Carlos Gil. Se ha cumplido esta semana un año desde las elecciones locales de 2019 que conformaron nuevos ayuntamientos. Nadie podía esperar, en aquella noche electoral, el reto a que nos íbamos a enfrentar, alcaldes y concejales, apenas unos meses después.
Los Ayuntamientos, acostumbrados a atender a nuestros vecinos en todas sus necesidades cotidianas, han tenido que hacer, en esta primera parte de 2020, un sobreesfuerzo improvisado para estar a la altura de aquello que la situación nos ha demandado.
Pero esto no acaba aquí. Es más, yo diría que hemos pasado la parte aguda, pero se nos va a quedar la enfermedad crónica de este país, que no es la COVID sino una situación económica altamente complicada.
Esta semana, todos los alcaldes del Camp de Morvedre anunciábamos, de manera conjunta, la suspensión de fiestas, la no apertura de piscinas y la cancelación de las "escoletes d'estiu". Junto a esto se caen, por supuesto, todos los eventos que, verano a verano, llenan nuestros pueblos de acontecimientos relacionados con el deporte, la cultura o el arte. Y, con eso, desaparecen las visitas y los ingresos que, año a año, equilibran el balance del sector hostelero y de ocio, puntal en la creación de empleo, aunque sea estacional, y en el pequeño comercio de nuestros pueblos.

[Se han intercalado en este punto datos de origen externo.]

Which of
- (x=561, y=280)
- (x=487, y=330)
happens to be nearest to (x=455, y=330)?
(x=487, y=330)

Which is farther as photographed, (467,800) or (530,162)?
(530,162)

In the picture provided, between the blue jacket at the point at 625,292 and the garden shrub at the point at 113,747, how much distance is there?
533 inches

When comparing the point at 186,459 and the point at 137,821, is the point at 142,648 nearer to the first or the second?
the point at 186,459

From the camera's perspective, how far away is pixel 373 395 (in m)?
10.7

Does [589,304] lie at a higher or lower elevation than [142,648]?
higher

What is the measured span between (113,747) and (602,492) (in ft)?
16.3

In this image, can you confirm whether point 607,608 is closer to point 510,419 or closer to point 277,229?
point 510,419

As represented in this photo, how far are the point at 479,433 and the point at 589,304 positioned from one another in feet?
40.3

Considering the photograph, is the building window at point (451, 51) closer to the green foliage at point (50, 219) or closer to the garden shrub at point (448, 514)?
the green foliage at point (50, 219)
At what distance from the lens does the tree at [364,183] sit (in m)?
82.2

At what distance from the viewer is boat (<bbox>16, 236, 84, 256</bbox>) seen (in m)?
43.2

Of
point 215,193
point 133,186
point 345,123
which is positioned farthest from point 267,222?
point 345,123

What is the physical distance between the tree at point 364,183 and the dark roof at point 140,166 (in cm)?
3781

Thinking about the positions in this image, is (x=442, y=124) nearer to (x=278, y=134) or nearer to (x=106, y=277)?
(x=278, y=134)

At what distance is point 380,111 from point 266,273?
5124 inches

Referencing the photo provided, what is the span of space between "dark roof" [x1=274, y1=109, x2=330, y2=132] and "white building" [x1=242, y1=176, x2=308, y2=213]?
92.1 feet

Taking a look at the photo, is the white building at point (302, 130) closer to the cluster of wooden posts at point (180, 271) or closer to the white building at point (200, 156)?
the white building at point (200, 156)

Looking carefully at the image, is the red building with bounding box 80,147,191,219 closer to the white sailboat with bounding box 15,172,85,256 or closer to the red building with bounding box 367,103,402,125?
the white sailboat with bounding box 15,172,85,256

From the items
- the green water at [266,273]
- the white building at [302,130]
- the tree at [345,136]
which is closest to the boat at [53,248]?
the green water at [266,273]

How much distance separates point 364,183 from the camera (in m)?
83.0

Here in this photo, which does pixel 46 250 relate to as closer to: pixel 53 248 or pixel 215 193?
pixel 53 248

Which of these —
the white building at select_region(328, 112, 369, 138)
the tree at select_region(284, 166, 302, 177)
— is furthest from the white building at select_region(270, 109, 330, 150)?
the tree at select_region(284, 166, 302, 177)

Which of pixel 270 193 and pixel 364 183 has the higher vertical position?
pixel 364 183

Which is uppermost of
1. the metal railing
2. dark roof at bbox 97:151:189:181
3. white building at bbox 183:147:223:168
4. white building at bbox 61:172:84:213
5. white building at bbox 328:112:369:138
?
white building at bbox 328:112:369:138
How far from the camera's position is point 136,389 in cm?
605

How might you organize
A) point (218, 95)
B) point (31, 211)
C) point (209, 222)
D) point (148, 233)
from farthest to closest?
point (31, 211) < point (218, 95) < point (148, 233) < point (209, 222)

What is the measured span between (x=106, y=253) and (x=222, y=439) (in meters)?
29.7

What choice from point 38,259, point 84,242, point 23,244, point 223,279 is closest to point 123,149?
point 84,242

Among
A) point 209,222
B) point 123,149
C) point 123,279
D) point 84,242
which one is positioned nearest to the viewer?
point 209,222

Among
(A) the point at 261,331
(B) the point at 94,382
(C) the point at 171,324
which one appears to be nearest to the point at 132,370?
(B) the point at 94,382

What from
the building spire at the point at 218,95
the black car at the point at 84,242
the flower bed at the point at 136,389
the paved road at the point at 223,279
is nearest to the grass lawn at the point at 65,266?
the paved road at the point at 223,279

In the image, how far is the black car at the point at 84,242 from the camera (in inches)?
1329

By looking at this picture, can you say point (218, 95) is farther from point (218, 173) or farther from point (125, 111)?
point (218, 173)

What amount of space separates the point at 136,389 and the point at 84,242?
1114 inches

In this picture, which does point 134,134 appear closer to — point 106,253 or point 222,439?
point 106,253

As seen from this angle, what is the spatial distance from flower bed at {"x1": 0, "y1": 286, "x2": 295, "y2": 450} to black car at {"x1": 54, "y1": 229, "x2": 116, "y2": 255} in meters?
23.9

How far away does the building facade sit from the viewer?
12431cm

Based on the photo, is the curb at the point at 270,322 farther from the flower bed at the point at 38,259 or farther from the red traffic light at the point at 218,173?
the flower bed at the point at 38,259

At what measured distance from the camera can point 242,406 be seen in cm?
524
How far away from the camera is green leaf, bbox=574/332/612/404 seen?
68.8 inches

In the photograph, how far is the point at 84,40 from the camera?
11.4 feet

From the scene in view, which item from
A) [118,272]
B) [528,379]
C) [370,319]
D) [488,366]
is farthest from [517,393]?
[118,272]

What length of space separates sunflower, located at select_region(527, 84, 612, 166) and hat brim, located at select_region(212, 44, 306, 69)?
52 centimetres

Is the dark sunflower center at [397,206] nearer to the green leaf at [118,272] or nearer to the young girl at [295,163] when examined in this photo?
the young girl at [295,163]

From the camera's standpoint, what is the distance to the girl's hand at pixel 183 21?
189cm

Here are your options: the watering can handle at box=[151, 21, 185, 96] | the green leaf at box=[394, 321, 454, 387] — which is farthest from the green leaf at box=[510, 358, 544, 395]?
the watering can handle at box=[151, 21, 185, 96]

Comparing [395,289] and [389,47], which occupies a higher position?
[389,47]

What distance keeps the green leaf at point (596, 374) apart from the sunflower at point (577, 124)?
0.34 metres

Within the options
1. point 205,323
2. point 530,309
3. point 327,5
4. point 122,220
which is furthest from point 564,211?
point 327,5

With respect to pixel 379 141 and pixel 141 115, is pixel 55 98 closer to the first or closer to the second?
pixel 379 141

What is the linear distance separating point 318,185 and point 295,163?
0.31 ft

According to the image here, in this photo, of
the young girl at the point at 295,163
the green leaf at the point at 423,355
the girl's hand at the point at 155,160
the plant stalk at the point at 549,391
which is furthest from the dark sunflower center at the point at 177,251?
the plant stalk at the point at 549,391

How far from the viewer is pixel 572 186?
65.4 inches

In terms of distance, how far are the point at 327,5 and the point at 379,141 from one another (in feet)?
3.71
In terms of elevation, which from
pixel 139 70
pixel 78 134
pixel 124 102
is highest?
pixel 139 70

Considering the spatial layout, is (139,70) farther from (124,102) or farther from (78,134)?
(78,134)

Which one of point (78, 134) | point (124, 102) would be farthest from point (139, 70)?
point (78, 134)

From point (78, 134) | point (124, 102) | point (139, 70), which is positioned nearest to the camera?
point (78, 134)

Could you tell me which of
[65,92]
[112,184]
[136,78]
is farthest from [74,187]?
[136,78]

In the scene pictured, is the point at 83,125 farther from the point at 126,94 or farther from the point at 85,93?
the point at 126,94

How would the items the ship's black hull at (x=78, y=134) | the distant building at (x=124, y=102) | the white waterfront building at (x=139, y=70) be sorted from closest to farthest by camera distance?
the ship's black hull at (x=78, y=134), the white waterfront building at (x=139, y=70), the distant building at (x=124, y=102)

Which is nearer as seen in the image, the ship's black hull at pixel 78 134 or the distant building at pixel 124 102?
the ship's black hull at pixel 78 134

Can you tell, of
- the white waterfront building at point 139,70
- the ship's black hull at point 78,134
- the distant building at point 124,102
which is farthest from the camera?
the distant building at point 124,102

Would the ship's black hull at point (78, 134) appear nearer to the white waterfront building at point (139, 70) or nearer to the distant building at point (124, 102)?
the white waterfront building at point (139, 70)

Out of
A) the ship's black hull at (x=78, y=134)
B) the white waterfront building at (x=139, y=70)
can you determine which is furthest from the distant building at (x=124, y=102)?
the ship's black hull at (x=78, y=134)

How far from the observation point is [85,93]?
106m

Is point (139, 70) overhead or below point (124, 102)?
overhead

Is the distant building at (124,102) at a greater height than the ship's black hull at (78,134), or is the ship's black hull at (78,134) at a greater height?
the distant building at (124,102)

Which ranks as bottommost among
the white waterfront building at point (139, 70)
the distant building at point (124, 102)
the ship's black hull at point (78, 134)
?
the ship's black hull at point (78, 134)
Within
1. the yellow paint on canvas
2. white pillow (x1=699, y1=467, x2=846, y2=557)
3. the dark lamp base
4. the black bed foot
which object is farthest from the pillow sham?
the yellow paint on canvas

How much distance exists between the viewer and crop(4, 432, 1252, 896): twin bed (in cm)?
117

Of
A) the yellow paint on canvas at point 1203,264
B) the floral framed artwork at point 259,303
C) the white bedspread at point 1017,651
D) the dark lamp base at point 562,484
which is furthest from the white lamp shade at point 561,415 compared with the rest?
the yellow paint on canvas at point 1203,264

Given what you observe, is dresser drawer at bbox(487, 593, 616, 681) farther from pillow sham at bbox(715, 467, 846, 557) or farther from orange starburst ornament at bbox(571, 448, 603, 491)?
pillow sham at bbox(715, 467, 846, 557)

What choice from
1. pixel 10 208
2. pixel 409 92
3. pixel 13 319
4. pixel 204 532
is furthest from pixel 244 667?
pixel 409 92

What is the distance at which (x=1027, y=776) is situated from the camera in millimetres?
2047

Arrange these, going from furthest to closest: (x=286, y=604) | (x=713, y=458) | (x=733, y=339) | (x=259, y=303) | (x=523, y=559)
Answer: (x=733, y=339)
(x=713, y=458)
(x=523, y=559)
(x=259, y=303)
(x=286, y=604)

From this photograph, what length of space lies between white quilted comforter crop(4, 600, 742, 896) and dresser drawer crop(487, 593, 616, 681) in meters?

Si lo que hemos vivido hasta ahora nos parece difícil, lo que queda por venir se nos puede atragantar si no lo cogemos a tiempo. Las crisis económicas se montan "en un fin de semana malo", pero luego hay que ver quien corta el nudo gordiano que supone volver a reactivar cada uno de los sectores cuando el efecto dominó arrastra al conjunto de la economía.
Si juntamos el histórico problema de financiación con las limitaciones competenciales y el "café para todos" que supone la legislación de régimen local, la solución es compleja. Si "pequeños" y "grandes" debemos atender problemas similares desde realidades bien distintas, precisamos que alguien, quien sea, catalice esas diferencias y nos sitúe en un punto de partida homogéneo.
La brecha entre administración autonómica y administración local se ha ido agrandado con el tiempo y se antoja ya insalvable. Son mundos distintos: uno que no esconde sus ansias de considerarse "mini-estados" frente a otro que se enfrenta, a diario, a los problemas que los vecinos entienden que deben resolver acudiendo a su administración de referencia.
La crisis del coronavirus ha puesto en evidencia lo mejor y lo peor de cada uno, las virtudes y los defectos de distintos escalones administrativos y de la convergencia al principio de subsidiariedad que muestran en su quehacer diario. Sería muy positivo aprovechar esta experiencia para generar propuestas de mejora. Quizá, el papel desarrollado durante la pandemia, en un escenario que había que improvisar cada día, sin información y sin recursos, puede reivindicar la importancia de la Administración Local en el actual escenario social. Si no, podemos seguir como hasta ahora: siendo el hermano pequeño, que recibe todos los golpes y del que todo el mundo habla bien, pero nadie toma en consideración.